BRACING is the key to years of service....DO IT RIGHT at the start. If this is dragged and bumps a rock, the strain on the frame is tremendous. I "X" braced the frame everywhere I could.
The decking was carefully fitted and bolted, then nailed. NOTHING holds the lower part together better than the decking....We doubled all the fasteners....USE GALVANIZED, the manure, urine, and acids/salts in the wood will destroy regular bolts and nails.
The "crowder" gate (as we dubbed it) is set in place to be hinged with a single bolt at the bottom of each leg. Our 36" width will accommodate a (horrors) Holstein....we will be milking non-chondro, and chondro positive Dexters. The gate (THANKS FOR THAT, MIKE) is perfect to force them to the milking side and restrict all side to side movement.
Side "crowder" complete and entry door hung
Headstall door.
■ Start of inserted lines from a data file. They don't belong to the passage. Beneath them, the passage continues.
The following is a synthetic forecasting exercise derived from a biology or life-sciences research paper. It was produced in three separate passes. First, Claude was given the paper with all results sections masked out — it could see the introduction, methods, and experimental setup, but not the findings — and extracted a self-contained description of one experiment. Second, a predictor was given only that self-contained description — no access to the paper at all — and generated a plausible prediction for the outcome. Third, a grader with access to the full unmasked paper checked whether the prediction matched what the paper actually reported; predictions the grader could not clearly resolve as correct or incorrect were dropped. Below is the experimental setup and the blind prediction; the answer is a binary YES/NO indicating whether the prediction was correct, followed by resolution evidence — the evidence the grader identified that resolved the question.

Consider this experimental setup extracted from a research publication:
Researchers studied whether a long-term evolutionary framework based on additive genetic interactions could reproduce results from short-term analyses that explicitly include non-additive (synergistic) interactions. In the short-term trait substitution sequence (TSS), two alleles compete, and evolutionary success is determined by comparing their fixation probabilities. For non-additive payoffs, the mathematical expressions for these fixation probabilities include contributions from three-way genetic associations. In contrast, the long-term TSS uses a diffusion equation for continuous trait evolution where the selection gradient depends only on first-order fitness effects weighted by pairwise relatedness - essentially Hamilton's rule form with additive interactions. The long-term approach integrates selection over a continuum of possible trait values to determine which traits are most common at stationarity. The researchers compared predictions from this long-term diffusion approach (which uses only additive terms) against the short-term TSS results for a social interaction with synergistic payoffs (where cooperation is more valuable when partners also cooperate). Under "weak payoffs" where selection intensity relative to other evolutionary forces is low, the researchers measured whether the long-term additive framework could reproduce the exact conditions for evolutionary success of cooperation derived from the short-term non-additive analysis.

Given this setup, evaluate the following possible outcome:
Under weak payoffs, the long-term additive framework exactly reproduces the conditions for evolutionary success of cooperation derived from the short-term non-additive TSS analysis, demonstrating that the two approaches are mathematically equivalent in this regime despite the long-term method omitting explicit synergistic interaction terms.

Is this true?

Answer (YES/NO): YES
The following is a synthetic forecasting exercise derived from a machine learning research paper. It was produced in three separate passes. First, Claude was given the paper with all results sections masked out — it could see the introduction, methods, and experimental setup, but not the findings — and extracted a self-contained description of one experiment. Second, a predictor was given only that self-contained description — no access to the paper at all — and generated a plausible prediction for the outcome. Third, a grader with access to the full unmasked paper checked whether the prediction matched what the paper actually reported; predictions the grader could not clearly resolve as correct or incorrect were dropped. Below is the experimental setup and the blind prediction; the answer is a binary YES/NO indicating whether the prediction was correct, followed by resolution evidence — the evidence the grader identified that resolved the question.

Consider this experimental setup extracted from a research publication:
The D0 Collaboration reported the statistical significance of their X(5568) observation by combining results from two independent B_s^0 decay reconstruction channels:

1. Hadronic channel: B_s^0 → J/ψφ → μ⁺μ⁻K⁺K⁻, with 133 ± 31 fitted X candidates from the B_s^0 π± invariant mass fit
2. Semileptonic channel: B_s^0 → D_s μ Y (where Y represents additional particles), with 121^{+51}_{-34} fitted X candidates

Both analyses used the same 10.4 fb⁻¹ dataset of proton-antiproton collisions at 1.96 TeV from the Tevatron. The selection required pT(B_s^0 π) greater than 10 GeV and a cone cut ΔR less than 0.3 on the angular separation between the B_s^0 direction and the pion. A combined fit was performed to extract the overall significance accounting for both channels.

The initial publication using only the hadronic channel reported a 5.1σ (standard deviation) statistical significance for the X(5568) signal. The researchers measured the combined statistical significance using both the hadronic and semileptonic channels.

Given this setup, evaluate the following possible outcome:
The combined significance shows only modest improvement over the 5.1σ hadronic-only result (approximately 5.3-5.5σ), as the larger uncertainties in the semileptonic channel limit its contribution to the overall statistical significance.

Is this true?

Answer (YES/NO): NO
We routed smooth edges on the gates, and sanded thoroughly. A different design would keep a persons hands away from the horns on an uncooperative cow. ALERT !!!!! Our non chondro, 7 year old cow went RIGHT THROUGH THE HEADSTALL the first time we put her in. WE ADDED THE REMOVABLE CENTER BAR TO PREVENT THAT FROM HAPPENING AGAIN. It is a P I T A to remove and replace...BUT IS ESSENTIAL. Talk about a camel through the "eye of the needle" That cow, near 1000 lbs just oozed right through as we stood there helpless.... No damage done. WE INSTALLED THE BAR AN HOUR LATER.
TRACTOR HITCH PINS ALLOW QUICK INSERTION AND REMOVAL ON THE HEADSTALL.
We cobbled together latches out of old U-bolts.
READY TO GO..............Pictures of it in use will be on "Part 2" of " So much to learn" ....in the Photo Gallery. It is strong enough to use to vaccinate, worm, or perform other basic tasks on a cow up to 1000 lbs.!!! NOTE THE SAFETY CLEAT that runs down each side of the floor...so the cow's foot can't slip off the side. THANKS MIKE...I'd have broke a cow's leg learning the need for that. Stopped a hoof within 5 minutes of the cow's first use ...!!!!